KHK İktidarı

 

Referandumda kahir ekseriyetiyle “Hayır” demiş bir İstanbul semtinde yıpranan ayakkabılarımın dökülen boyasını yenileyecek bir lostra dükkânı arıyordum. Bir zaman sonra dükkân sahibi, onun arkadaşı, ben ve ayakkabı ustası hep birlikte televizyonun karşısında bulduk kendimizi.
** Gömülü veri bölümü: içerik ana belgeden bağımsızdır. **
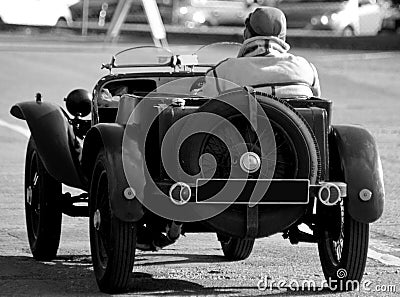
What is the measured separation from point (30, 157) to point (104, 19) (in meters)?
21.4

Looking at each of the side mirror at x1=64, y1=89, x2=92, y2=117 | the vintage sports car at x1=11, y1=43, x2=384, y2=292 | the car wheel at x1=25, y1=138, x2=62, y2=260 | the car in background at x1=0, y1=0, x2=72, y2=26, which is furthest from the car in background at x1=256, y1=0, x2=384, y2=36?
the vintage sports car at x1=11, y1=43, x2=384, y2=292

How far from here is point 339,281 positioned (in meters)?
6.34

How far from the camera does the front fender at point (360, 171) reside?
6.07 meters

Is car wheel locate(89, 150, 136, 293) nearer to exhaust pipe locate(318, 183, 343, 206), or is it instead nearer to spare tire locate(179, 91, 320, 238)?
spare tire locate(179, 91, 320, 238)

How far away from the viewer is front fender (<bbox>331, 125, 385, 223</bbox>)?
6074mm

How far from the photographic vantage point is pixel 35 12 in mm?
29234

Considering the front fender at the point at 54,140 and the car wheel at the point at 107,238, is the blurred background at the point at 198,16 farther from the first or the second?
the car wheel at the point at 107,238

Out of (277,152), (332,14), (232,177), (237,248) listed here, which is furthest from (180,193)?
(332,14)

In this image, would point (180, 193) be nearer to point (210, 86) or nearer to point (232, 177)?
point (232, 177)

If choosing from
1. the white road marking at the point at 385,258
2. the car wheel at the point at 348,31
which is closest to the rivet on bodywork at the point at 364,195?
the white road marking at the point at 385,258

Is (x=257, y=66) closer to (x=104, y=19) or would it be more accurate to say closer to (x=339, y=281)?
(x=339, y=281)

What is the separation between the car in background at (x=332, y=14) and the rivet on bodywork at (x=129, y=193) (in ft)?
83.3

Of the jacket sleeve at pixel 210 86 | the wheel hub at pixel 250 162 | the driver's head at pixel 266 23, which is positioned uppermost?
the driver's head at pixel 266 23

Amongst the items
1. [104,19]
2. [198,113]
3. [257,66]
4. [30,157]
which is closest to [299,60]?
[257,66]
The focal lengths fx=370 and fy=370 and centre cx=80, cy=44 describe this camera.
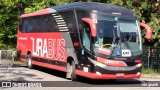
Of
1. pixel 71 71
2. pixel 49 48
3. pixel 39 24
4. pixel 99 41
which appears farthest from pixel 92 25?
pixel 39 24

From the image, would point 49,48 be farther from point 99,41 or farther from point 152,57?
point 152,57

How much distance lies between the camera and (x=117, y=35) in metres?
15.0

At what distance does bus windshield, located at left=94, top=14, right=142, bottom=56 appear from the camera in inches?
581

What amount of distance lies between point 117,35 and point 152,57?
28.0ft

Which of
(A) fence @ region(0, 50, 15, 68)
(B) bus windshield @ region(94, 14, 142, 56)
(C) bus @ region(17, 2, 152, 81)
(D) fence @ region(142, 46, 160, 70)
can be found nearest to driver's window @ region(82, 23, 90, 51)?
(C) bus @ region(17, 2, 152, 81)

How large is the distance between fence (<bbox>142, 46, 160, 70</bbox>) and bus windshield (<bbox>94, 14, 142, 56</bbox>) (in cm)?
740

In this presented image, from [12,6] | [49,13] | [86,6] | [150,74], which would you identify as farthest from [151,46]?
[12,6]

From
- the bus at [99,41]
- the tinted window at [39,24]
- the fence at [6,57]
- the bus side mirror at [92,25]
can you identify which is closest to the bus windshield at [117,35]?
the bus at [99,41]

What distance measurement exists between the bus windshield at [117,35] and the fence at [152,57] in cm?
740

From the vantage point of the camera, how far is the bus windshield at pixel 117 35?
14.8 m

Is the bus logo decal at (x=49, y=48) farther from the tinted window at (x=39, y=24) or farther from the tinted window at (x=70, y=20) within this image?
the tinted window at (x=70, y=20)

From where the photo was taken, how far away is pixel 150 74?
68.5 feet

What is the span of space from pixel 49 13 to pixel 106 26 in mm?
5295

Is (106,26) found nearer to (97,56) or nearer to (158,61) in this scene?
(97,56)
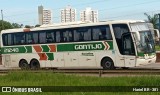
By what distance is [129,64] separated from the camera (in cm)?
2245

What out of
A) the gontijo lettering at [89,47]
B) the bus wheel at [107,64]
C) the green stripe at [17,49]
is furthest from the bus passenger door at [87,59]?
the green stripe at [17,49]

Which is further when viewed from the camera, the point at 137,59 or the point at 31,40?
the point at 31,40

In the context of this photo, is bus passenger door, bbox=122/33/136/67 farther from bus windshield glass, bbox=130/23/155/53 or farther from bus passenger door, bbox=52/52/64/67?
bus passenger door, bbox=52/52/64/67

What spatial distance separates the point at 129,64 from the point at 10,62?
1017cm

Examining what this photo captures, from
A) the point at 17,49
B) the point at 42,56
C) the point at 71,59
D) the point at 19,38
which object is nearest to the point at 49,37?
the point at 42,56

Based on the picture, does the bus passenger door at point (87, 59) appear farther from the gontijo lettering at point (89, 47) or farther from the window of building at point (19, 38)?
the window of building at point (19, 38)

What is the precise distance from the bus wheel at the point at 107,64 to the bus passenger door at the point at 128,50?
1.05 m

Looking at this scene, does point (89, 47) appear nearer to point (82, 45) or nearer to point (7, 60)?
point (82, 45)

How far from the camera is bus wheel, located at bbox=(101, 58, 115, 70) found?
76.4 feet

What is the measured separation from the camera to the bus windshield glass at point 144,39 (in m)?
22.5

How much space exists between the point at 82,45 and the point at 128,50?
3.30 metres

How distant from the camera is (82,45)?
961 inches

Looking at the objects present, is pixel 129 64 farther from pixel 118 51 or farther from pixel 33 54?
pixel 33 54

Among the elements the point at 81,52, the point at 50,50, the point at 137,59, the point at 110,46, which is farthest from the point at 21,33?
the point at 137,59
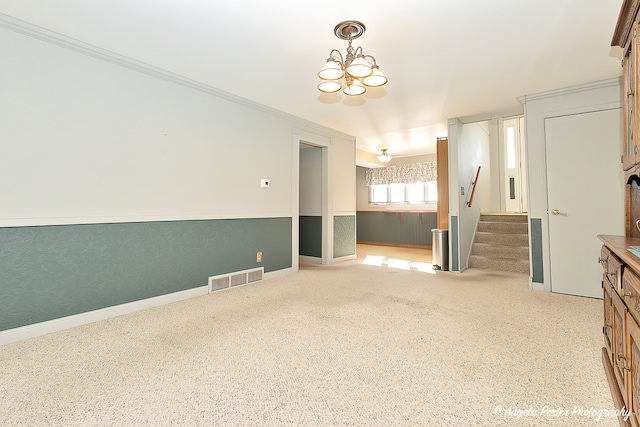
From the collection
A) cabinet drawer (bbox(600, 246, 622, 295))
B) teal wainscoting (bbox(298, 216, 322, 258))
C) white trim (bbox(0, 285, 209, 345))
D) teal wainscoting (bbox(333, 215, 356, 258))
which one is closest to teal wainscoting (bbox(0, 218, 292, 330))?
white trim (bbox(0, 285, 209, 345))

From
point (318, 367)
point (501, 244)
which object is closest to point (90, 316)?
point (318, 367)

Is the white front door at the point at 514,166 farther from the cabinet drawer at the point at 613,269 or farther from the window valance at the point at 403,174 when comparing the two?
the cabinet drawer at the point at 613,269

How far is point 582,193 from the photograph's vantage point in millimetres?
3449

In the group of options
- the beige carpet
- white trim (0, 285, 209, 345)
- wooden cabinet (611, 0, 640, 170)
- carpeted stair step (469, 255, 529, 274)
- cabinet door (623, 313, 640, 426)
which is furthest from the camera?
carpeted stair step (469, 255, 529, 274)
Ajans haberlerini veren televizyon önce Suriyeli ailenin dramını ekrana getirdi.[1] Haberin detayları insanın yüreğini sıkıştıracak tarzdaydı ama dükkânda herhangi bir yansıması olmadı. Kimbilir belki dükkân sahibi, arkadaşı ve ayakkabı ustası da benim gibi bu ülkeyi anlamak için haberlere insanların nasıl tepki verdiğini gözlemek için sessizliği seçmişlerdi.

İkinci haber Bursa’da altı otobüsün yandığı olaydı.[2] Peş peşe sıralı otobüsleri saran alevleri seyrederken içlerinde yolcu var mıydı diye kaygılanan iç sesimi dükkân sahibinin “Çok para gitmiştir,” diyen tok sesi kesti. Onun sesini ise ayakkabı ustasının “Astar çok terletir, onu da değiştireyim mi?” sorusu takip etti. Haberin detayları dükkân sahibini haklı çıkardı: 1,5 milyon lira maddi hasar vardı.

Ajans haberleri yangının neden çıktığının kesin belli olmadığını da paylaştı biz izleyicilerle ve bu çerçevede kundaklanma ihtimalinin de araştırıldığını ekledi. Dükkân sahibinin arkadaşı “Kesin kundaklamadır,” dedi oldukça emin bir sesle. Hayata hiç bu kadar kesin gözlerle bakamadım. İmrendim bu özgüvene.

Ayakkabımın işlemleri artık son dönemeçteydi ki televizyon “Son Dakika” olarak yeni yayımlanan iki Kanun Hükmünde Kararnameyi duyurdu bizlere.[3] Önceki benzerleri gibi yüzlerce akademisyeni hiçbir gerekçeye dayanmadan akademi dışına atan, binlerce çalışanı kamudan ihraç eden, pek çok derneği kapatan Kanun Hükmünde Kararname (KHK) dile geldi spikerin sesinden. Dükkânda ise sessizlik hükmünü devam ettirdi evlilik programlarının da söz konusu KHK ile yasaklandığı ifade edilene kadar. Ne garip KHK, olmayacak bir hükme hükmetmiş ve herkesin merakla izlediği programları da yasaklamıştı. Önce dükkân sahibi emin bir sesle “İşte bu olmadı,” dedi –bu saptamasının diğer hükümlere meşruiyet sağladığını fark ederek ya da etmeyerek. Ardından arkadaşına dönüp “Sen şimdi ne seyredeceksin televizyonda?” dedi –öyle ya bu tür programları hep arkadaşlar seyreder. Ayakkabı ustası ise boyadığı ve toplumsal yargılarımıza göre ıslah ettiği ayakkabımı bana verirken dükkân sahibinin arkadaşının “Haklısın, olmadı,” cevabı kulağıma yansıdı. Ben sessizce ve obsesyonlarımı da itinayla yerine getirerek bağcıklarını eş uzunluğa getirip giydim ayakkabımı. Parayı uzatıp çıktım dışarı. Dükkânın hemen birkaç metre ötesinde görüşlerimi sessizce tweetledim dükkândaki tepkilere, tepkisizliğe ve tepkisizliğime şaşarak.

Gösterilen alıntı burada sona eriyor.